Another great "obscure" prog band, these guys hail from Quebec and are among the best folk-rock you will ever listen.
Lead vocalist and guitarist Serge Fiori met Michel Normandeau (vocals and guitar) in a theatre music meeting. Later on in 1973 they met bassist Louis Valois and became Harmonium. In November 1973 the group performed their first air play on CHOM-FM. They played 3 tracks: "Pour un instant", "Un musicien parmi tant d'autres", and "Un refrain parmi tant d'autres". The first 2 songs were demos at the time and were later recorded professionally to be put on their first album, "Harmonium". The last song was a sequel to "Un musicien parmi tant d'autres", but never made the album cut, staying as a b-side. Apart from the album, one single was recorded at the time: "Pour un instant", featuring 2 tracks (one on each side), the title song and "100,000 Raisons", only released on the CD version of the album almost 20 years later.
After many little shows and a small tour played all over Québec, they were up for the second album. The album, sometimes known as "Les Cinq Saisons", was actually named "Si on avait besoin d'une cinquième saison". There were five songs on the album, one representing each season and the last song being the "new" season. For this album the band had three new members: Pierre Daigneault, playing the flutes, sax, and clarinets, Serge Locat, handling the piano and synths, and Judy Richards, who sings the melody of the fifth season in "Histoires sans Paroles".

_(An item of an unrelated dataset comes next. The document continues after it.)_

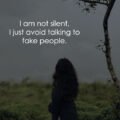 I am not silent, I just avoid talking to fake people.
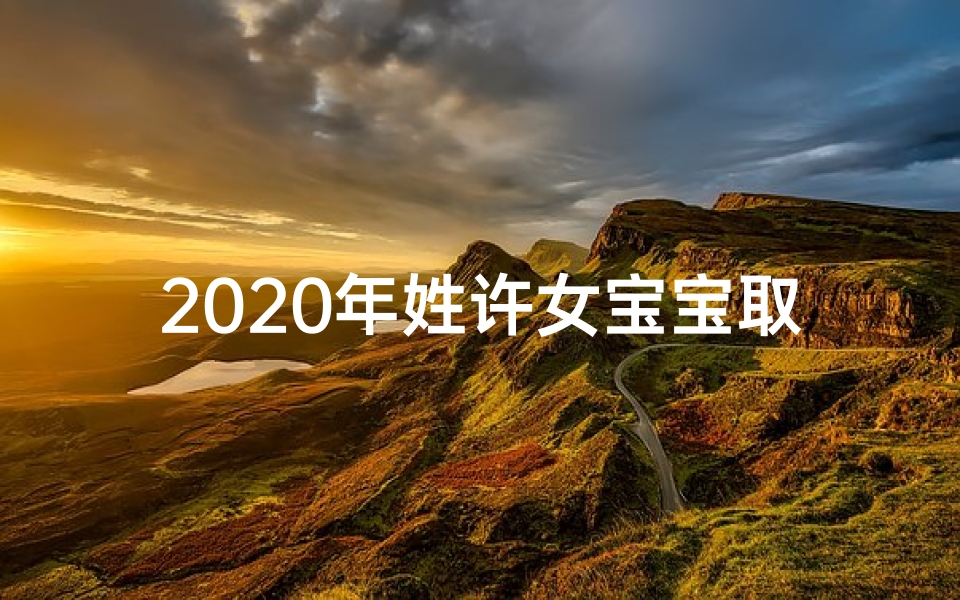 2020年姓许女宝宝取名-许姓虎宝宝:传承勇猛,绽放活力新名诞生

The third disk, "L'Heptade", is about the seven states of consciousness of a person (during a day, or during a life). The first and the last song are named "Comme un fou" and "Comme un sage", indicating a progression towards wisdom.
Their last concert is said to have taken place at the Centre de la Nature in Laval, PQ, in late 1978. In 2007, all three of Harmonium's studio albums were named among the 100 greatest Canadian albums of all time in Bob Mersereau's book "The Top 100 Canadian Albums". They were the only francophone albums from Quebec named to the list besides Jean-Pierre Ferland's "Jaune".